Your goal - Extract all of the data below, reproducing every line character for character.

>> begin Records

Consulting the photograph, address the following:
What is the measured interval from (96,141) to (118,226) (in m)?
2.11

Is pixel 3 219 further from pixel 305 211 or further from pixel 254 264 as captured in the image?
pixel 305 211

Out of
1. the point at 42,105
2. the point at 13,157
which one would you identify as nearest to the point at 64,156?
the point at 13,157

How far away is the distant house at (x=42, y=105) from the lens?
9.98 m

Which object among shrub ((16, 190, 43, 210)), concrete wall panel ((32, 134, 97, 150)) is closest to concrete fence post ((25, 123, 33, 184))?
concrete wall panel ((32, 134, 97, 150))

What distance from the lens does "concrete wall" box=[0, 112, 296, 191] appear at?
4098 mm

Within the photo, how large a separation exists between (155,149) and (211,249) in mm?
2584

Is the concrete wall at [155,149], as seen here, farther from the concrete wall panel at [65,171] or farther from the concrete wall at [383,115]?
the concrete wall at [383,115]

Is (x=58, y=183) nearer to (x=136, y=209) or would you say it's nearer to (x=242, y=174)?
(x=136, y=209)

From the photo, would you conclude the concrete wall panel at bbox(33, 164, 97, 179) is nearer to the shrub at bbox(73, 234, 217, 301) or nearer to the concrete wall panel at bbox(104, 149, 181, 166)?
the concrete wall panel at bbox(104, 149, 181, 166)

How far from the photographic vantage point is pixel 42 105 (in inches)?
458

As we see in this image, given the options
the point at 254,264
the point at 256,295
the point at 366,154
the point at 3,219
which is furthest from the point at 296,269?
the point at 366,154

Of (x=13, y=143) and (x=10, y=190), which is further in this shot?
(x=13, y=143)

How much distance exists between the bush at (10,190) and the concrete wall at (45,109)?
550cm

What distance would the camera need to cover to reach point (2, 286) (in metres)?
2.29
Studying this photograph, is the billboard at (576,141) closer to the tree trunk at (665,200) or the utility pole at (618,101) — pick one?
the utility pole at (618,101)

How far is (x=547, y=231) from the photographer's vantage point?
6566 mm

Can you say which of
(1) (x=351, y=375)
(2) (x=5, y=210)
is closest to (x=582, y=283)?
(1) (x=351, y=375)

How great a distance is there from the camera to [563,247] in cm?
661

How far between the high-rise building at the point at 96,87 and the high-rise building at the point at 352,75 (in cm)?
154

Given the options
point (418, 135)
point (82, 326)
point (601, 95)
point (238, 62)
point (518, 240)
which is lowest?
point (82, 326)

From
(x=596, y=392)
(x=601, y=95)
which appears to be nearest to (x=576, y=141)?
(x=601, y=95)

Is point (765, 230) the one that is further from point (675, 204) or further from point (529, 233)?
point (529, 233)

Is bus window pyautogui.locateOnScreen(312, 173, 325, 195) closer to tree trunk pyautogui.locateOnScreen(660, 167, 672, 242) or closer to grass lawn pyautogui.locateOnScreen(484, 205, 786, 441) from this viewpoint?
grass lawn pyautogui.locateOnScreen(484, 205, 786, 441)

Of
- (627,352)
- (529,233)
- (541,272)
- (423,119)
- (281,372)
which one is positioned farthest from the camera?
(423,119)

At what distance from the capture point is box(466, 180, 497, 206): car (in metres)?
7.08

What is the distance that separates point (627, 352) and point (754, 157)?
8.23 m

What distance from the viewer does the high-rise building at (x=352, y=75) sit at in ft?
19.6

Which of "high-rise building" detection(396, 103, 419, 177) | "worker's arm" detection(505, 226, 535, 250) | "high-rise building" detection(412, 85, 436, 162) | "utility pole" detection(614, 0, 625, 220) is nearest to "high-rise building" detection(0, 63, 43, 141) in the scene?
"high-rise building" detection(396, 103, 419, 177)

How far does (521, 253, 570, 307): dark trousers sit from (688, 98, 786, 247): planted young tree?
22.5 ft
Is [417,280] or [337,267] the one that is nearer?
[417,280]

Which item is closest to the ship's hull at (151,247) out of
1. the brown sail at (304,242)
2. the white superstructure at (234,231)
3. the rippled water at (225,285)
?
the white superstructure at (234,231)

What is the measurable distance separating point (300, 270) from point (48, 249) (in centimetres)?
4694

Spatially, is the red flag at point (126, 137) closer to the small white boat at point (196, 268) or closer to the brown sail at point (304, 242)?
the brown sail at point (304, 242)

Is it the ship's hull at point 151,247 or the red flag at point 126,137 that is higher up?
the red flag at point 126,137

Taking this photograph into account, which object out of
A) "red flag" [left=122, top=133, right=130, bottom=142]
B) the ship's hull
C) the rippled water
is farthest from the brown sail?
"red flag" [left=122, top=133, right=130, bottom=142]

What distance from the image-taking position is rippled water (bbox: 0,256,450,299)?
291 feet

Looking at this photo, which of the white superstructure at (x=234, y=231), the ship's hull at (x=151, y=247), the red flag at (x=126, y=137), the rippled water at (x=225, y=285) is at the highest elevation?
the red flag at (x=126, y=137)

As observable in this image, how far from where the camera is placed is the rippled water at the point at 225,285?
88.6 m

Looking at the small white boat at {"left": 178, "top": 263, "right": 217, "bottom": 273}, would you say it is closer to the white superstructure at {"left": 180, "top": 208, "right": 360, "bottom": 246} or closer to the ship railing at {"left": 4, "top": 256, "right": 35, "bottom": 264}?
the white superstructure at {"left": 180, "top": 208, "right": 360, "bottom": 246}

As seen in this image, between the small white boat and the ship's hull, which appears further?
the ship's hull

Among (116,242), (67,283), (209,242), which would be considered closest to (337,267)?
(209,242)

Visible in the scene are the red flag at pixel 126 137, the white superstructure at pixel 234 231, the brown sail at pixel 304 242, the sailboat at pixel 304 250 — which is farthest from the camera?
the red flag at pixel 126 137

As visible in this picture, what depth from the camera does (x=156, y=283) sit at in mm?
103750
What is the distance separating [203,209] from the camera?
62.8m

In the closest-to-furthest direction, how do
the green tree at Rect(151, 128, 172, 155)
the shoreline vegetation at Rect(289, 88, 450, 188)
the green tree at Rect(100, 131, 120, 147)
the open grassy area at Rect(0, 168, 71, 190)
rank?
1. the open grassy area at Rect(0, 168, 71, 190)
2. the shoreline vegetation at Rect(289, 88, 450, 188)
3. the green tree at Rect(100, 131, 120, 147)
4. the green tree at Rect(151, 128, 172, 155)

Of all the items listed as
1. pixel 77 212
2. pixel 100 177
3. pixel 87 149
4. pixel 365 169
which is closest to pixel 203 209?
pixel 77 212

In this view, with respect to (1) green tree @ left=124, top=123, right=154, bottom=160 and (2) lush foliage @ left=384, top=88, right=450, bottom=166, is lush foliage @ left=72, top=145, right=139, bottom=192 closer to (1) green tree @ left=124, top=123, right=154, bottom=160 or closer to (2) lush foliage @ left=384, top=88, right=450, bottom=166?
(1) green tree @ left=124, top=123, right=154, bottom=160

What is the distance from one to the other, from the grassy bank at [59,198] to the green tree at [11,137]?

>> end Records

Solution to this exercise -
Consulting the photograph, address the following:
What is the measured interval from (96,141) to (118,226) (in m)?
2.11

Is pixel 3 219 further from pixel 305 211 or further from pixel 254 264 as captured in the image?
pixel 305 211

Out of
1. the point at 42,105
2. the point at 13,157
which one would you identify as nearest to the point at 64,156?
the point at 13,157

How far away is the distant house at (x=42, y=105) from the lens?
9.98 m

Which object among shrub ((16, 190, 43, 210)), concrete wall panel ((32, 134, 97, 150)) is closest to concrete fence post ((25, 123, 33, 184))?
concrete wall panel ((32, 134, 97, 150))

What distance from the lens does "concrete wall" box=[0, 112, 296, 191] appear at?
4098 mm

Within the photo, how large a separation exists between (155,149) and (211,249) in mm?
2584

Is the concrete wall at [155,149], as seen here, farther from the concrete wall panel at [65,171] or farther from the concrete wall at [383,115]?
the concrete wall at [383,115]

Is (x=58, y=183) nearer to (x=136, y=209) or would you say it's nearer to (x=242, y=174)?
(x=136, y=209)

From the photo, would you conclude the concrete wall panel at bbox(33, 164, 97, 179) is nearer to the shrub at bbox(73, 234, 217, 301) or nearer to the concrete wall panel at bbox(104, 149, 181, 166)?
the concrete wall panel at bbox(104, 149, 181, 166)

How far from the photographic vantage point is pixel 42 105 (in inches)?
458

As we see in this image, given the options
the point at 254,264
the point at 256,295
the point at 366,154
the point at 3,219
which is furthest from the point at 296,269?
the point at 366,154

Of (x=13, y=143) and (x=10, y=190), which is further in this shot?
(x=13, y=143)

How much distance exists between the bush at (10,190) and the concrete wall at (45,109)?
550cm

What distance would the camera need to cover to reach point (2, 286) (in metres)?
2.29
Studying this photograph, is the billboard at (576,141) closer to the tree trunk at (665,200) or the utility pole at (618,101) — pick one?
the utility pole at (618,101)

How far is (x=547, y=231) from the photographer's vantage point?
6566 mm

Can you say which of
(1) (x=351, y=375)
(2) (x=5, y=210)
is closest to (x=582, y=283)?
(1) (x=351, y=375)

How great a distance is there from the camera to [563,247] in cm?
661

How far between the high-rise building at the point at 96,87 and the high-rise building at the point at 352,75 (in cm)?
154

Given the options
point (418, 135)
point (82, 326)
point (601, 95)
point (238, 62)
point (518, 240)
which is lowest?
point (82, 326)

From
(x=596, y=392)
(x=601, y=95)
which appears to be nearest to (x=576, y=141)?
(x=601, y=95)

Is point (765, 230) the one that is further from point (675, 204) or further from point (529, 233)?
point (529, 233)

Is bus window pyautogui.locateOnScreen(312, 173, 325, 195) closer to tree trunk pyautogui.locateOnScreen(660, 167, 672, 242) or closer to grass lawn pyautogui.locateOnScreen(484, 205, 786, 441) from this viewpoint?
grass lawn pyautogui.locateOnScreen(484, 205, 786, 441)

Of
- (627,352)
- (529,233)
- (541,272)
- (423,119)
- (281,372)
which one is positioned farthest from the camera?
(423,119)

At what distance from the capture point is box(466, 180, 497, 206): car (in metres)?
7.08

What is the distance that separates point (627, 352) and point (754, 157)?
8.23 m

What distance from the viewer does the high-rise building at (x=352, y=75) sit at in ft?
19.6

Which of "high-rise building" detection(396, 103, 419, 177) | "worker's arm" detection(505, 226, 535, 250) | "high-rise building" detection(412, 85, 436, 162) | "utility pole" detection(614, 0, 625, 220) is nearest to "high-rise building" detection(0, 63, 43, 141) in the scene?
"high-rise building" detection(396, 103, 419, 177)

How far does (521, 253, 570, 307): dark trousers sit from (688, 98, 786, 247): planted young tree?
22.5 ft
Is [417,280] or [337,267] the one that is nearer?
[417,280]

Which item is closest to the ship's hull at (151,247) out of
1. the brown sail at (304,242)
2. the white superstructure at (234,231)
3. the rippled water at (225,285)
?
the white superstructure at (234,231)

What is the measurable distance separating point (300, 270) from point (48, 249) (in centimetres)?
4694

Spatially, is the red flag at point (126, 137) closer to the small white boat at point (196, 268) or closer to the brown sail at point (304, 242)?
the brown sail at point (304, 242)

Is it the ship's hull at point 151,247 or the red flag at point 126,137 that is higher up?
the red flag at point 126,137

Taking this photograph into account, which object out of
A) "red flag" [left=122, top=133, right=130, bottom=142]
B) the ship's hull
C) the rippled water
is farthest from the brown sail?
"red flag" [left=122, top=133, right=130, bottom=142]

What distance from the image-taking position is rippled water (bbox: 0,256,450,299)?
291 feet

Looking at this photo, which of the white superstructure at (x=234, y=231), the ship's hull at (x=151, y=247), the red flag at (x=126, y=137), the rippled water at (x=225, y=285) is at the highest elevation?
the red flag at (x=126, y=137)

As observable in this image, how far from where the camera is placed is the rippled water at the point at 225,285?
88.6 m

Looking at the small white boat at {"left": 178, "top": 263, "right": 217, "bottom": 273}, would you say it is closer to the white superstructure at {"left": 180, "top": 208, "right": 360, "bottom": 246} or closer to the ship railing at {"left": 4, "top": 256, "right": 35, "bottom": 264}?
the white superstructure at {"left": 180, "top": 208, "right": 360, "bottom": 246}

As seen in this image, between the small white boat and the ship's hull, which appears further?
the ship's hull

Among (116,242), (67,283), (209,242), which would be considered closest to (337,267)?
(209,242)

Visible in the scene are the red flag at pixel 126 137, the white superstructure at pixel 234 231, the brown sail at pixel 304 242, the sailboat at pixel 304 250 — which is farthest from the camera?
the red flag at pixel 126 137

As visible in this picture, what depth from the camera does (x=156, y=283) sit at in mm?
103750
What is the distance separating [203,209] from the camera?
62.8m

In the closest-to-furthest direction, how do
the green tree at Rect(151, 128, 172, 155)
the shoreline vegetation at Rect(289, 88, 450, 188)
the green tree at Rect(100, 131, 120, 147)
the open grassy area at Rect(0, 168, 71, 190)
rank?
1. the open grassy area at Rect(0, 168, 71, 190)
2. the shoreline vegetation at Rect(289, 88, 450, 188)
3. the green tree at Rect(100, 131, 120, 147)
4. the green tree at Rect(151, 128, 172, 155)

Of all the items listed as
1. pixel 77 212
2. pixel 100 177
3. pixel 87 149
4. pixel 365 169
which is closest to pixel 203 209?
pixel 77 212

In this view, with respect to (1) green tree @ left=124, top=123, right=154, bottom=160 and (2) lush foliage @ left=384, top=88, right=450, bottom=166, is lush foliage @ left=72, top=145, right=139, bottom=192 closer to (1) green tree @ left=124, top=123, right=154, bottom=160 or closer to (2) lush foliage @ left=384, top=88, right=450, bottom=166?
(1) green tree @ left=124, top=123, right=154, bottom=160

What is the distance from one to the other, from the grassy bank at [59,198] to the green tree at [11,137]?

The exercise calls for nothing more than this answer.